In the first model we use the 10yr – 2yr spread. Surprisingly, given that the literature finds this spread is useful for forecasting recessions, the statistical relationship between the two variables is insignificant (that is, the correlation is so low that the observed relationship could be due to chance). The fraction of the variance of real GDP growth accounted for by the spread (the 'R-squared') in this model is 2% and thus almost zero.
In Model 2, the 10yr – 3mo spread is used. The results show that it is highly significant, as evidenced by the significance level of 1%. While the R-squared is much higher, 9%, it is still the case that the forecasting power of the spread is limited.

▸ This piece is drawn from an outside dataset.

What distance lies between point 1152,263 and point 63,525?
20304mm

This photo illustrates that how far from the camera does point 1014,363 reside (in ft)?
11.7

By splitting the 10yr – 3mo spread into the 10yr – 2yr spread and the 2yr – 3mo spread, the information contained in the term structure can be studied more closely. The results, in Model 3, are surprising: all the information about GDP growth over the next four quarters is contained in the 2yr – 3mo segment, which is highly significant. The R-squared also almost doubles.
Non-linearities
The finding that the 10yr – 2yr spread does not forecast future real GDP growth is surprising, given the evidence that the spread forecasts recessions. One possibility is that the relationship is non-linear. It could be that an inverted term structure indicates that future growth with be below average but that a steeply upward-sloping term structure does not signal above average future growth.
Conclusions
What does this model, which summarises the historical behaviour over the last 60 years, predict for the coming four quarters? Looking at current data, the 2yr – 3mo spread indicates a growth rate of 4.1%.6 This is very high – the median projection of the FOMC members is for 2.8% growth in 2022. It should be kept in mind that this is a point forecast and that the margin of uncertainty is high.